- _TRECHO FORNECIDO_
Segundo o autor do projeto, o contrato de distribuição, por ser o resultado da junção de diversos outros tipos contratuais, representa uma relação complexa que acaba em embates judiciais, nos quais são discutidos direitos e deveres inerentes a este negócio jurídico. Tomando por base o sucesso da Xxx Xxxxxxx (Lei 6.729/79), que regula a relação contratual de distribuição de veículos, o autor defende a insuperável importância de ser aprovada a lei específica para minimizar a insegurança jurídica e reduzir drasticamente as demandas judiciais, com a ressalva de que tal lei conviverá, tal qual a Lei Ferrari, em perfeita harmonia com o Código Civil.
O projeto de lei, apresentado ao Congresso para votação, conta com 17 (dezessete) artigos, dentre eles disposições acerca das obrigações e deveres dos fornecedores, obrigações e deveres dos distribuidores e formas de extinção dos contratos.
O artigo 2º do Projeto define os conceitos de distribuidor e fornecedor, no que se refere ao primeiro – distribuidor – extingue a figura da pessoa física ao determinar que distribuidor é “a empresa que pratica a revenda de produtos adquiridos do fornecedor”. Temos, então, o primeiro “corte legal”, as pessoas físicas não poderão ser parte nos contratos de distribuição.

- _DADOS BRUTOS_
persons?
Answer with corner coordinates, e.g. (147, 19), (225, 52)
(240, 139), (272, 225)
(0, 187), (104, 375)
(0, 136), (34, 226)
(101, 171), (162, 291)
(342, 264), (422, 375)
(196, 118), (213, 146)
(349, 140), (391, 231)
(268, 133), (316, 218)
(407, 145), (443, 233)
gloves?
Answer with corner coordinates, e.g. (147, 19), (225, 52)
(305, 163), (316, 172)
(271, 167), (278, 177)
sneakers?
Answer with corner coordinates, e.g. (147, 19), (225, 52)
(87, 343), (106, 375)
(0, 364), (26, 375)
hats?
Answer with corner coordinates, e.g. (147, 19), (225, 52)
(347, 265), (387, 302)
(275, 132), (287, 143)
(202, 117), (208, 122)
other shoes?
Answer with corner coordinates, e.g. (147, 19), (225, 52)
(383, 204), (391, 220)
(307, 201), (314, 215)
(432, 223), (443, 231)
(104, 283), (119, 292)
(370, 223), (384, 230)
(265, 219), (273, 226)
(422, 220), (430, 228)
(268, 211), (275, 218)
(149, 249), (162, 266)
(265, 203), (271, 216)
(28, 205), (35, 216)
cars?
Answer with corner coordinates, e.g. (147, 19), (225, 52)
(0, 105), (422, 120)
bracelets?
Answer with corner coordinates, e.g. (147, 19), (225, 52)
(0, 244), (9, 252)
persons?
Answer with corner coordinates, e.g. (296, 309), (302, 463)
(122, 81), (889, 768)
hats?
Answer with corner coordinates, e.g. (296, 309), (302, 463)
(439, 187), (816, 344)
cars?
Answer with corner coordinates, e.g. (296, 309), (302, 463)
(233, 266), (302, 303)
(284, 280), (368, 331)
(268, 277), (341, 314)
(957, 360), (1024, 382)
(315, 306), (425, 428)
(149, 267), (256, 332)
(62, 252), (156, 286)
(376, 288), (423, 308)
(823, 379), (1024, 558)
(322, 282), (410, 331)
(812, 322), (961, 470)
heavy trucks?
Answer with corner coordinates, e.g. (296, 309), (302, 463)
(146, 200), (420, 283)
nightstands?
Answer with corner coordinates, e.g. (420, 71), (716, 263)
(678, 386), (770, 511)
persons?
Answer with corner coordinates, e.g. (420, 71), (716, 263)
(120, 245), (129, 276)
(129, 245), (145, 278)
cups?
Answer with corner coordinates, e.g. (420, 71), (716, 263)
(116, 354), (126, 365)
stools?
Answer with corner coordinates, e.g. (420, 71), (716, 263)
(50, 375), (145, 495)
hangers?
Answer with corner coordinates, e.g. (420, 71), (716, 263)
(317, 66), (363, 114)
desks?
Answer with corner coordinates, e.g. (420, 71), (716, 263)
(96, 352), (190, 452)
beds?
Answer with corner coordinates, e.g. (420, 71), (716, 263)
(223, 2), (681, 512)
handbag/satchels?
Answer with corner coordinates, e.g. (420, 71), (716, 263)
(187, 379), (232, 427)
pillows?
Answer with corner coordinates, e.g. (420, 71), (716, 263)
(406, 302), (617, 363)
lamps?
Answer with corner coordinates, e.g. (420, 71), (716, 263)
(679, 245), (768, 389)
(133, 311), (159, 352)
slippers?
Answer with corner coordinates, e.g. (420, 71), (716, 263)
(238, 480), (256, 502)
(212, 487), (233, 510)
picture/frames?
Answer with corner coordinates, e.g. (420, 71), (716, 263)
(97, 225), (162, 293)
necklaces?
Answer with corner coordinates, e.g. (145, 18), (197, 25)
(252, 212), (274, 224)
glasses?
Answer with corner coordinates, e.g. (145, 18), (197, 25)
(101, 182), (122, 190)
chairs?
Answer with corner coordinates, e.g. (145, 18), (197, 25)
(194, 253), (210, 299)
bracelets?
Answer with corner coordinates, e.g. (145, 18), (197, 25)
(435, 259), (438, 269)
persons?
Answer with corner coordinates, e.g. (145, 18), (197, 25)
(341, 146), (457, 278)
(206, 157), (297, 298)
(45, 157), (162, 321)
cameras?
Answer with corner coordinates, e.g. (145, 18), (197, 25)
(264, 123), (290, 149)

- _O QUE FAZER_
1/ Quantos artigos tem o projeto de lei apresentado no trecho sobre contratos de distribuição?
2/ Retome o trecho sobre o projeto de lei dos contratos de distribuição a partir do ponto em que ele termina.

- _RESPOSTAS POR TAREFA_
1/ O projeto conta com 17 (dezessete) artigos.

2/
O artigo 3º foi reservado a descrição dos objetos do contrato, o parágrafo único deste determina que os produtos lançados pelo fornecedor no transcorrer da relação estarão automaticamente incluídos no portfólio de produtos revendidos pelo distribuidor. Nesse ponto o legislador desconsidera por completo a autonomia da vontade, garante ao distribuidor a revenda de produtos lançados ao longo da relação contratual, mesmo que essa não seja a vontade do fornecedor.
Imaginamos a seguinte situação: fornecedor de cosméticos contrata um distribuidor para revenda de produtos destinados ao mercado feminino, tendo em vista o know-how no setor apresentado pelo contratado. Durante a relação contratual, o fornecedor lança uma linha de produtos para animais, linha pet, ficará obrigado, segundo o parágrafo único do artigo 3º, queira ou não queira, a incluir tais produtos no portfólio do distribuidor que atua no mercado de cosméticos femininos.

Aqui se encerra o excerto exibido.